Staining in non-cancerous samples that were mgNIS-positive (FIG.
6F) was less intense than in malignant tissue (FIGS. 6C, E, G, and
H). All three gestational biopsies exhibited florid adenomatous-lactational
changes characteristic of this physiological stage, and were clearly
mgNIS positive (FIG. 6I). In two of these gestational samples, the
epithelial cells within the fibroadenomatous tissue displayed florid
hyperplasia, similar to the non-affected adjacent tissue (not shown).
This suggests that mgNIS expression in fibroadenomatous tissue is
responsive to hormonal changes that take place during gestation.
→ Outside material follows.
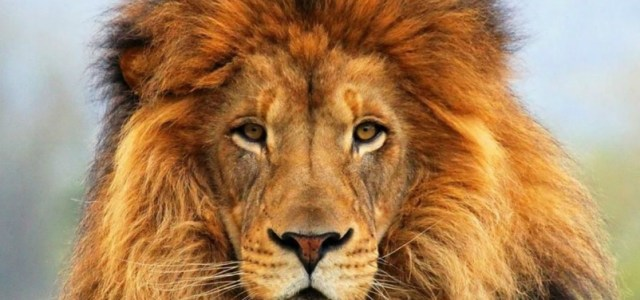 Τα λιοντάρια κινδυνεύουν να εξαφανιστούν… Τους ξεριζώνουν τα δόντια και τα νύχια και τα πουλάνε στην μαύρη αγορά για κοσμήματα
Interestingly, mgNIS expression was noted throughout the gestational
tissue sampled, including areas with distinct basolateral plasma
membrane immunoreactivity (FIG. 6I) similar to lactating rat mammary
gland (FIG. 1F). The observed expression of mgNIS in gestational
samples is consistent with the upregulation of mgNIS during pregnancy
and lactation (see previous sections).
In conclusion, over 80% of the breast cancers analyzed express
mgNIS, suggesting that mgNIS is frequently upregulated during malignant
transformation in human breast. The high prevalence of mgNIS expression
in human breast cancer, and the observation in transgenic mice that
mgNIS-positive tumors exhibit active I.sup.- transport, together
suggest that radioiodide is potentially a novel alternative therapeutic
modality in breast cancer.
3. Discussion
A. mgNIS catalyzes active I.sup.- transport in rat lactating mammary
glands
The ability of cancerous thyroid cells to actively accumulate I.sup.-
via thyroid NIS (tNIS) provides a unique and effective delivery
system to detect and target these cells for destruction with therapeutic
radioiodide, largely without harming other tissues. The effectiveness
of radioiodide therapy in treating thyroid cancer relies on the
capacity of malignant thyroid cells to retain sufficient I.sup.-
transport activity to accumulate the isotope, even though this activity
is decreased, relative to healthy thyroid cells, as a result of
malignant transformation. In fact, a major characteristic of the
healthy thyroid gland is that it exhibits tNIS activity for life,
within boundaries set by such thyroid regulatory factors as TSH
and I.sup.- itself (Levy et al., 1997; and Eng et al., 1999). In
contrast, the potential effectiveness of radioiodide therapy in
breast cancer depends on whether mgNIS becomes functionally expressed
in cancerous mammary cells as a result of malignant transformation,
given that mgNIS is normally not expressed in healthy epithelial
mammary cells, except during pregnancy and lactation. Thus, it is
notable that a single transport protein--NIS--catalyzes the same
fundamental process--active Na.sup.+ -dependent I.sup.- transport--in
both of these tissues, but is regulated differently in each. These
differences affect not only how NIS functions in health, but also
how it can play a role in cancer management in both tissues. Insofar
as NIS is functionally expressed to a sufficient degree in cancerous
cells, whether of thyroid, breast, or any other origin, radioiodide
emerges as a proven and effective therapeutic tool.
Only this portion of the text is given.